Perhaps serendipitously, my breast cancer diagnosis coincided with a media revolution of sorts. Beginning in the early 1990s, breast cancer activists from the fashion and beauty industries, including such well-known figures as Ralph Lauren and Evelyn Lauder, united with survivors to address the disease. Suddenly, first-person accounts of breast cancer, reports on promising medical research, and most of all, awareness campaigns saturated newsstands.
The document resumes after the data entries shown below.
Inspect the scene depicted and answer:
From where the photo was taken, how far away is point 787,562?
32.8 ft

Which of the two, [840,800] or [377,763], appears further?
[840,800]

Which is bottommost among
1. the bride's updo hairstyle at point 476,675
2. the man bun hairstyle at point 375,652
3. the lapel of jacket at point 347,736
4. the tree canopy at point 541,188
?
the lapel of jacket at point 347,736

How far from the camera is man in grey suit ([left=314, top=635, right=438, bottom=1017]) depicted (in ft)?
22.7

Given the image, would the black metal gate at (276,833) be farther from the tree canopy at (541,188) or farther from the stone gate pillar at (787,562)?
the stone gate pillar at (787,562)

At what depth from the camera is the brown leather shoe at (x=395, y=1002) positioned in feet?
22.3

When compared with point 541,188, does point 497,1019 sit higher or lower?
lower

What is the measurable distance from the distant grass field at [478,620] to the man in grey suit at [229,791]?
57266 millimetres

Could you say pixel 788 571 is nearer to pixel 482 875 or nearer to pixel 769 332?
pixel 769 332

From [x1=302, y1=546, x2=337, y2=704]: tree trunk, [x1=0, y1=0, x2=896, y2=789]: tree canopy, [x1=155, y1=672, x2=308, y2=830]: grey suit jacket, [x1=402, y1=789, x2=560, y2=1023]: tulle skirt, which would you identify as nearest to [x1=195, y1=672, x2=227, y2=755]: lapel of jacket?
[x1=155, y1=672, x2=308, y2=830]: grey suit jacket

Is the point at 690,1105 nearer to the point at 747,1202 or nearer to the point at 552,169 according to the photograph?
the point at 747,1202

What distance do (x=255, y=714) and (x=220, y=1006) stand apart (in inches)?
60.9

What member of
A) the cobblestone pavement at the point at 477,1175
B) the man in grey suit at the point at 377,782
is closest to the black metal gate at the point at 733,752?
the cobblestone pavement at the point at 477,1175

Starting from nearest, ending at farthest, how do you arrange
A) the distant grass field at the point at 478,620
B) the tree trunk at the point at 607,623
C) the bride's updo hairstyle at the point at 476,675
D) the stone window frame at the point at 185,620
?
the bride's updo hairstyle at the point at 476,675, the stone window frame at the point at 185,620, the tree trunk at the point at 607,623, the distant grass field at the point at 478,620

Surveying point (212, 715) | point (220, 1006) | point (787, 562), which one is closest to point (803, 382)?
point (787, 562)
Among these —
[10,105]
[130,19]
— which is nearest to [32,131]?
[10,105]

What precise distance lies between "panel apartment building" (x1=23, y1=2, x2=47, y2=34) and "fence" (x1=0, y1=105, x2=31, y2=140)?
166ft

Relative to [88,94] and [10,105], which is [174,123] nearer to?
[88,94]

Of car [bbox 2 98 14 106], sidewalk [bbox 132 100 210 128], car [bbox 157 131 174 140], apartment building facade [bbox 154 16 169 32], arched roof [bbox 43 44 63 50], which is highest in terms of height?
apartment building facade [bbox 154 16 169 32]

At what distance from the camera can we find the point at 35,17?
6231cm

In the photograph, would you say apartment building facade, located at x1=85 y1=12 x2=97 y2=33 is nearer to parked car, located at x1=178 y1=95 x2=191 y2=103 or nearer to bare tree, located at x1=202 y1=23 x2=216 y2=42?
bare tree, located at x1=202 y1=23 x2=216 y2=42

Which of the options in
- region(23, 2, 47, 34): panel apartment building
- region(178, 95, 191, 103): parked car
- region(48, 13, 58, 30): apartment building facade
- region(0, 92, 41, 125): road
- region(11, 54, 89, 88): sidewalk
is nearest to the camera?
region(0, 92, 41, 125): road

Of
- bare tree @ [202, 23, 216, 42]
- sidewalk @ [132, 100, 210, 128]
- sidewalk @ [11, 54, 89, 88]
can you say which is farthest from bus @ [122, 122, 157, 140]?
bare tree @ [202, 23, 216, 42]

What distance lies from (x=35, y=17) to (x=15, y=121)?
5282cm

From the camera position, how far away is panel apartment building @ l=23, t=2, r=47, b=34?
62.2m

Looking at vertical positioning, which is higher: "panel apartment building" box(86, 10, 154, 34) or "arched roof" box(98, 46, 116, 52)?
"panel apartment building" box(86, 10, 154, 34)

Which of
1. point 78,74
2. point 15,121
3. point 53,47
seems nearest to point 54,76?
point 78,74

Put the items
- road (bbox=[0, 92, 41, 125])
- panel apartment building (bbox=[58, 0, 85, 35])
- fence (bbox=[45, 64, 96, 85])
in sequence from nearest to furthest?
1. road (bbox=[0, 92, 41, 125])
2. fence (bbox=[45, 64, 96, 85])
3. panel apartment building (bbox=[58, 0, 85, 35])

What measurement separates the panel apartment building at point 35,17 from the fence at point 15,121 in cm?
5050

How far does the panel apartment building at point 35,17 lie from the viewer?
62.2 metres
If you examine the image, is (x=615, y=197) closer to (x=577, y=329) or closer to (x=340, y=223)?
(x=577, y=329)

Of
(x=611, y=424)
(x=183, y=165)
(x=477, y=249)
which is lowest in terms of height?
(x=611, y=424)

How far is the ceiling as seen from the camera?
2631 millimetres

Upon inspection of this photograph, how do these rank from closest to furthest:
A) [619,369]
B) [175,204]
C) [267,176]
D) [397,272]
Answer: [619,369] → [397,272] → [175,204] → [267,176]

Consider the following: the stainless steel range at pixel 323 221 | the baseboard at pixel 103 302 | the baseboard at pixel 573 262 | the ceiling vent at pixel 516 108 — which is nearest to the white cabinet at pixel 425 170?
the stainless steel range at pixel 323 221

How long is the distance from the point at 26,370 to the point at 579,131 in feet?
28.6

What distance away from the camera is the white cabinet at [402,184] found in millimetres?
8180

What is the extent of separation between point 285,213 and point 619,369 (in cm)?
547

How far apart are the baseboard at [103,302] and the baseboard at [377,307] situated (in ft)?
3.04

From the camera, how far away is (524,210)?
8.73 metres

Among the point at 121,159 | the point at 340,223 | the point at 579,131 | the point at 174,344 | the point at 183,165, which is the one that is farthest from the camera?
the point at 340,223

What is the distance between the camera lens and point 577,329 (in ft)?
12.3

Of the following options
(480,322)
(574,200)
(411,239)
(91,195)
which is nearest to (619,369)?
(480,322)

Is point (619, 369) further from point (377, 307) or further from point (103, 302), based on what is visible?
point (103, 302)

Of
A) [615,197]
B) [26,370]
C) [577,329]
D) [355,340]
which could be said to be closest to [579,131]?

I have no doubt that this media attention has drastically altered how society perceives breast cancer, how readily we receive emotional and financial support, and how hopeful many of us feel about the progress of cancer research. But as women’s magazines have expanded the breast cancer conversation to offer more innovative, enticing perspectives on the disease, are their messages accurately representing our community and our cause? I set out to explore these questions by examining the themes in several women’s glossies from October 2007, during National Breast Cancer Awareness Month.
We're Forging Ahead
In magazine stories about breast cancer, current medical knowledge is portrayed as more advanced and accessible than ever before. Consider three cover lines last October:
“Breast Cancer UPDATE: The Latest Advances & the Most Promising Treatments” (Vogue)
“A Save-Your-Life Breast Cancer Guide: Best New Screening Tests, Ways to Afford Top-Notch Care, Survivors Who Beat the Odds” (Ladies’ Home Journal)
“The Good News About Breast Cancer: What YOU Can Do to Save Your Life” (Shape)
How accurate are these proclamations? Certainly, we’ve made strides in understanding breast cancer. Women have a variety of new treatment options, and researchers are increasingly uncovering new clues about the disease.
But a look back reveals similar headlines more than a decade-and-a-half ago. For example, in 1991, Self magazine announced its first annual breast cancer report with the cover line “Cancer-Cure Report: Saving Your Breasts: New treatments, new hope.” Inside, readers are told that “Given the current state of detection and treatment, ‘more women should be cured of breast cancer,’ ” drawing on the words of a breast cancer specialist.
I wonder if this emphasis on the disease being more manageable than ever confuses readers more than it clarifies the current state of knowledge and technology. As survivors know, even the “latest advances” that take us forward one step—in our own treatment or in researchers’ understanding of the disease—may be followed by a pace or two backward.
The Ending Is What Counts
Repeatedly, magazines present breast cancer narratives that demonstrate clear win-or-lose outcomes. Glamour includes in its October issue an article titled, “Two Sisters With Breast Cancer. One Made It. One Didn’t.” Readers are drawn into the tale of Norma, diagnosed in the mid-1990s, and Apryl, diagnosed in 2004.
The article presents approaches to detecting and treating the disease in each decade, yet the focus remains on Norma’s eventual death and Apryl’s survival three years after diagnosis. Readers are told that post-diagnosis, Apryl “pull[s] all of Norma’s medical records, spread[s] them out and make[s] a diagnosis-to-death time line.” Apryl’s goal is to act “more quickly than Norma had” and “survive.”